# Russian Literature - War and Peace vs Doctor Zhivago



## jj2339 (Jan 18, 2010)

I've been wanting to read these two books for a long time, and am now ready to make the plunge into either War and Peace or Doctor Zhivago.  Both periods of history interest me greatly, and i'm not sure which one to dive into first.  Any recommendations?  I've started War and Peace once before and liked it (but then got distracted and never finished it), but I have to say that the revolutionary period interests me a bit more (although I've heard Zhivago has a tendency to be harder to follow).  Any comments?


----------



## Cuechick (Oct 28, 2008)

I was actually named for the main character in Dr. Zhivago, Lara. Though I have never read it, I did watch a very good mini series version with Kera Knightly and found the story very compelling. I'd download the sample and see if it grabs you... 

Or watch the mini series!


----------



## geoffthomas (Feb 27, 2009)

It takes special people to read Russian literature.

War and Peace is an older work and is more classically written.  Can be tedious and is super long.  But easier than reading Crime and Punishment.
Doctor Zhivago is more modern, but still plods compared to a modern romantic mystery.
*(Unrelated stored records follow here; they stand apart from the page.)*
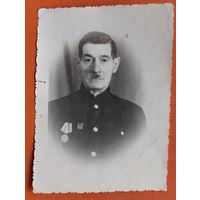 Фото мужчины с медалью. 1956 г. 8.5х12 см.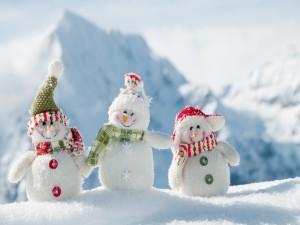 Tres simpáticos muñecos de nieve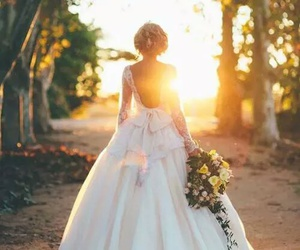 back, mariage, and robe image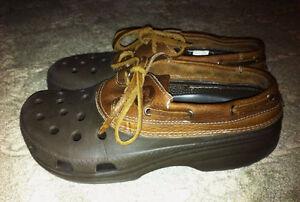 CROCS Leather Boat Shoes, Women's 8, Men's 6, NEW!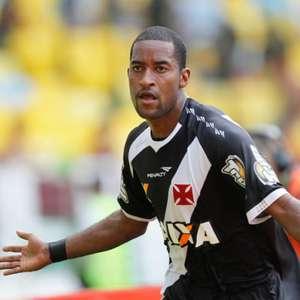 Última vitória do Vasco sobre o Coritiba foi em 2013. ...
If you are into real epic literature and/or want the real Russian experience then go for War and Peace. Nice book.
If you just want to read the book that Omar Sharif brought to the screen - read Zhivago.

Just sayin.....


----------



## Geemont (Nov 18, 2008)

FYI, Doctor Zhivago has a new and updated translation coming out in October from Richard Pevear and Larissa Volokhonsky. The link is for the Hardcover, but I'm guessing there will be a Kindle version when it's published.

Their War and Peace translation is supposed to be good.


----------



## jj2339 (Jan 18, 2010)

I dove back into War and Peace (Maude translation) and am loving it!

Any idea if the Pevear translation of Zhivago will retain the French like their War and Peace translation did?  I like their work, but I found the french being kept french to be a questionable decision, and especially on kindle, i don't want to be clicking on links to translate it.  I know some prefer to keep the french parts in french, but I just find it odd to do a translation into English, and not translate all of it into English (especially as in Tolstoy's time, most Russian readers spoke French fluently, so it wasn't a big deal).

Anyway, loving Tolstoy.  I'll save Zhivago for later.  I've always enjoyed Dostoyevsky, and glad i'm finally plunging into the Napoleonic Wars!


----------



## DYB (Aug 8, 2009)

geoffthomas said:


> But easier than reading Crime and Punishment.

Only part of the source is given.